1. It is only common courtesy that you should leave the
seat on the
toilet UP when you are done.

2. If you are cooking a special dinner for a man, be sure
to include
something from each of the four major male food groups:
Meat, Fried, Beer, and Red.

3. Don't make him hold your purse in the mall.

4. Despite the overwhelming evidence to the contrary in
many of the
fine bars and fraternities throughout the country, not all
men are cretins
deserving your contempt.

5. Shopping is not fascinating.

6. When he asks for a threesome with you and your best
friend, he is
only joking.

7. Unless the answer is yes.

8. In which case, can he videotape it?

9. If you REALLY want a nice guy, stop dating good-looking
assholes

10. The man is ALWAYS in charge of poking the campfire with
a stick
and/or tending the grill.

11. Trying to provoke a large, dangerous-looking felon from
across the
room is not funny.

12. Money does not equate love. Not even in Nevada.

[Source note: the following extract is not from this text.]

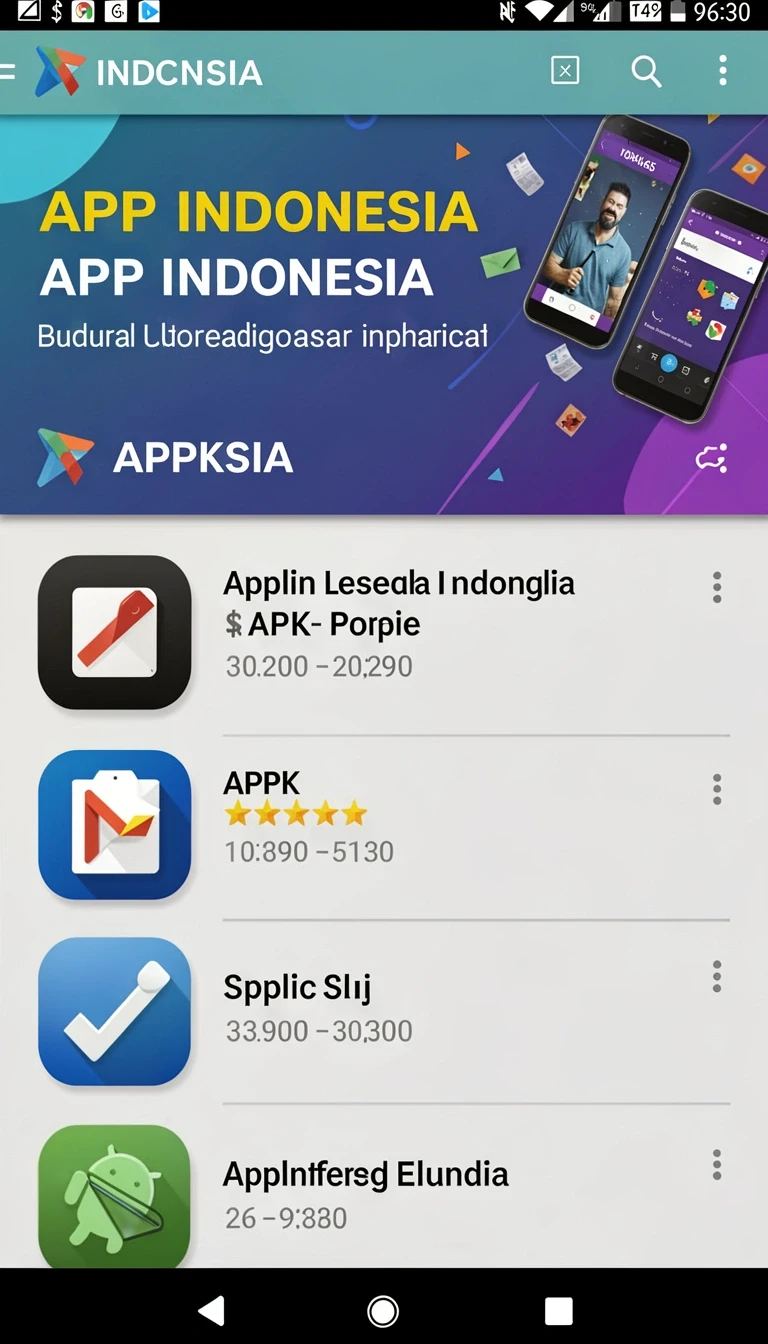 Screenshot Review Aplikasi cinta99 Versi Terbaru nomor 2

13. Any attempt by a man to prepare food, no matter how
feeble
(ie Microwaving a burrito, fixing Spaghetti, etc) should be
met with
roughly the same degree of praise a parent might shower upon
their
infant when it walks for the first time.

14. Those male models with perfect bodies are all gay.
Accept it.

15. He heard you the first time.

16. You know, YOU can ask HIM out too... Let's spread the
rejection
around a little.

17. If you truly want honesty, don't ask questions you
don't really
want the answer to.

18. Of COURSE he wants another beer.

19. The guy doesn't ALWAYS have to sleep on the wet spot.

20. Dogs good. Cats bad.

21. Any sort of injury involving the testicles is not
funny.

22. If he has to sit through "Legends of the Fall", you
have to sit
through "Showgirls".

23. "Fine." is not an acceptible way to end an argument.
"Nothing............"
is not an acceptable way to answer the question "What's
wrong?"

24. Do not question a man's innate navigational abilities
by
suggesting he stop for directions.

25. He was not looking at that other girl.

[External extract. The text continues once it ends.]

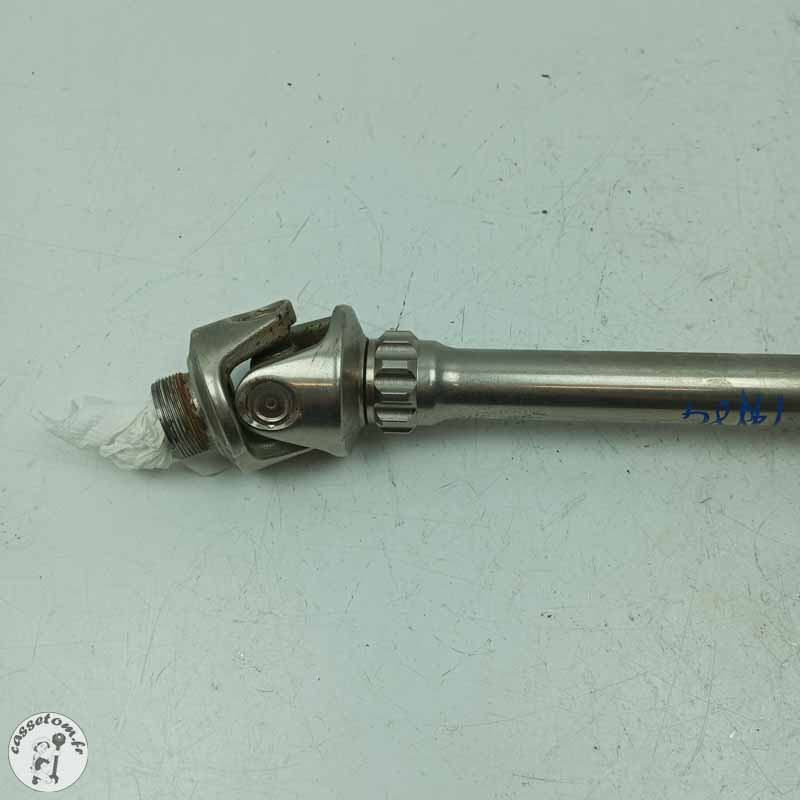 Cardan Bmw 1800 r18 b 2021 - Cassetom - Nos pieces motos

26. Well, okay... maybe a little.

27. Okay, so what! He was looking at her. Big deal. Like
you never
looked at another guy...

28. He is the funniest, strongest, best-looking, most
successful man
you have ever met.

29. And all your friends think so too. Especially the cute
ones.

30. Your (select appropriate item:)
butt/boobs/hair/makeup/legs look
fine. As a matter of fact, it/they look damn good. Stop
asking.

31. If you want a satisfying sex life, you will NEVER fake
an orgasm.

32. It is not necessary to discuss the heaviness of your
menstrual
flow with him.

33. Remember: that Nair bottle looks an awful lot like
shampoo if left
in the shower.

34. Dirty laundry comes in several categories:Looks
fine/smells fine,
Looks fine/smells bad, Looks dirty/smells fine. Unless you
intend to wash
it, do not try to disrupt piles organized in this manner.

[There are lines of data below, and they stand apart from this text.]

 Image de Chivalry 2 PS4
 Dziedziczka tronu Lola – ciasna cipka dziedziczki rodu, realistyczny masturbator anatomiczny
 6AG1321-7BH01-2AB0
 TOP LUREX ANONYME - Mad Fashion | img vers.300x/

35. Yes, Sharon Stone/Pamela Anderson/Cindy Crawford is
prettier than
you. Just like Brad Pitt/Antonio Banderas/Keanu Reeves is
better looking
than him. But since neither one of you is going to be
dating any of these
people, quit asking the question

36. Of course size matters, and boy does he have the
grandaddy of them
all.

37. His (fill in appropriate selections:) bald spot/beer
gut/
impossibly thick glasses/impotency/scabby rash, is cute.

38. Don't hog the covers.

39. Watching football is a major turn-on for you. But
please wait
until the halftime show to act upon that...

40. He does not just want to be friends.

41. A successful date always starts with the woman uttering
the
sentence: "You know, why don't we just skip the expensive
dinner and stay here having freaky circus sex all night?"